Kuroda Kanbei, a strategist for Toyotomi Hideyoshi, faced hardship as his wife's family, the Kusihashi, betrayed the Oda side, and Araki Murashige rebelled. To persuade Murashige, Kuroda ventured to Arioka Castle, was captured, and remained out of contact for nearly a year. Amid suspicions of rebellion, Oda Nobunaga ordered Takenaka Hanbei to kill Kuroda Nagamasa. With the help of Yamauchi Kazutoyo and his wife, Yamauchi Chiyo and Takenaka Hanbei, Kuroda Nagamasa was hidden, saving his life.

Unfortunately, the siege of Shikata Castle by Oda Nobukatsu's forces led to its surrender on August 10, 1578. During the surrender, it is said that the castle lord, either Teru's father or brother, committed suicide, offering himself as a hostage to spare the lives of his soldiers. In the turmoil, Teru's brother, Kusihashi Masai, was defeated. With her husband missing and the fear of her son's death, Teru endured an anxious period alone. Teru's nephew was later pardoned and served the Kuroda clan.

=== Service under Toyotomi Hideyoshi ===
In the aftermath of his imprisonment from Itami, Kanbei continued being trusted vassal of Hideyoshi, becoming instrumental in his rise and the formalization of the Toyotomi clan. Kanbei would eventually be elevated as a daimyo with a domain of 120,000 koku in Chikuzen Province. Teru, like other daimyos' wives and children, moved to Osaka castle.
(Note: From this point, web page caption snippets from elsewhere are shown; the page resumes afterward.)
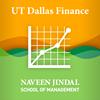 UT Dallas Finance
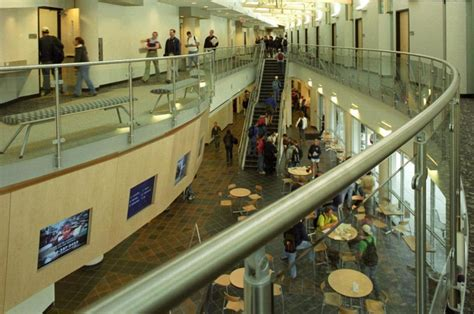 Tcu Mba Program by Neeley School Of Business Ranked No 5 In Student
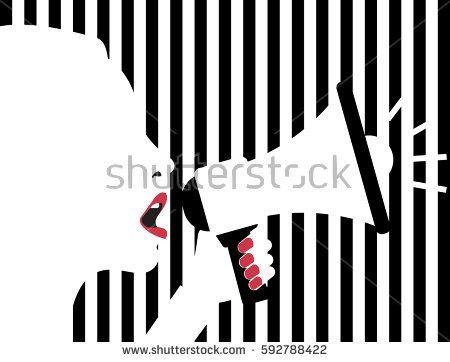Woman shouting in megaphone - Vector illustration.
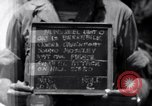 Image of 511th Parachute Infantry Philippines, 1945, second 8 stock footage video 65675038695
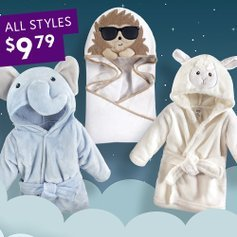 Last Day: All Styles $9.79Kids Hooded Towels & Robes Sale @ Zulily
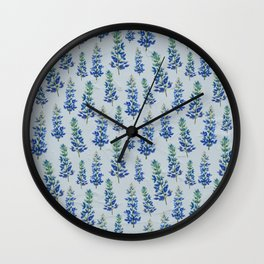 Blue Bonnets Wall Clock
=== Sekigahara campaign (1600) ===
In anticipation of the Battle of Sekigahara, Ishida Mitsunari detained the daimyo's family as political hostages. In an effort to compel the Daimyos to align with their cause, Mitsunari's forces endeavored to abduct numerous family members of Daimyos who were present at Osaka. As a result, Hosokawa Gracia, the wife of Hosokawa Tadaoki, chose to end her own life. In the chaos that followed Gracia's death, and with the help of Toshiyasu Kuriyama, Tahei Mori, and other retainers, Teruhime was able to hide and escape. Teru and her family were rescued by Kanbei's retainers and escaped by boat to Nakatsu Castle.
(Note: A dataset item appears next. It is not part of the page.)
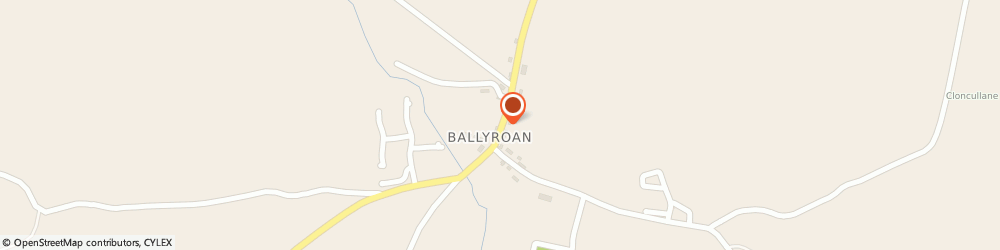Route/map/directions to Whelan Tom Stoneworks,  Ballyroan,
=== Later life and death ===
Following her husband's death in 1604, Teru became a devout Pure Land Buddhist, entering the priesthood of the Jōdo-shū sect and establishing Eiko-in (later destroyed by fire). She also founded a sub-temple called Shōfuku-in at Hotoku-ji in Kyoto, which was later merged with the main temple due to relocation (though the graveyard remains). Her portrait, passed down through generations, is currently held at the Kyoto National Museum.
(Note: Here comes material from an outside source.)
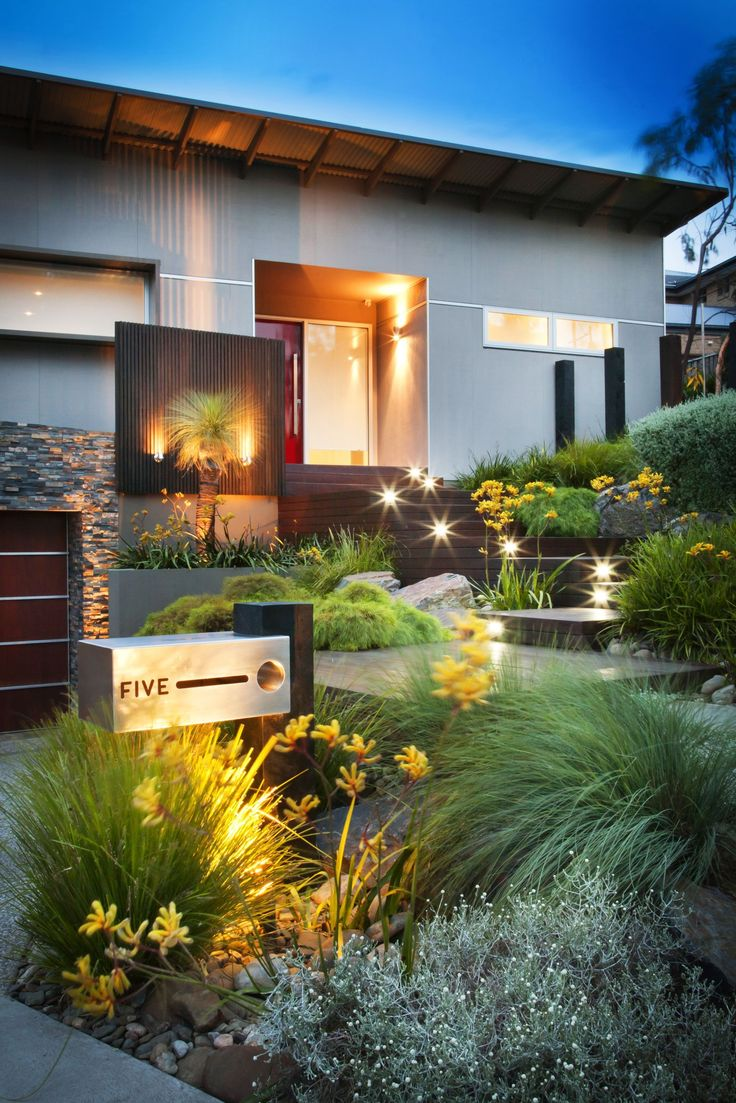 50 Modern Front Yard Designs and Ideas — RenoGuide ... on Backyard Lawn Designs  id=53331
Teru died in 1627 in Chikuzen Province, Fukuoka. Her posthumous Buddhist name is "Shōfuku-in Denyo Kōe Daini-kō." Her graves can be found at Hotoku-ji (Kyoto), Sūfuku-ji (Fukuoka), and Eiko-in (Fukuoka).

== In popular culture ==

Teru is among the main characters of Gunshi Kanbei, the 53rd Taiga drama portraying the life of his husband. Miki Nakatani portrays her from young adulthood to her twilight years.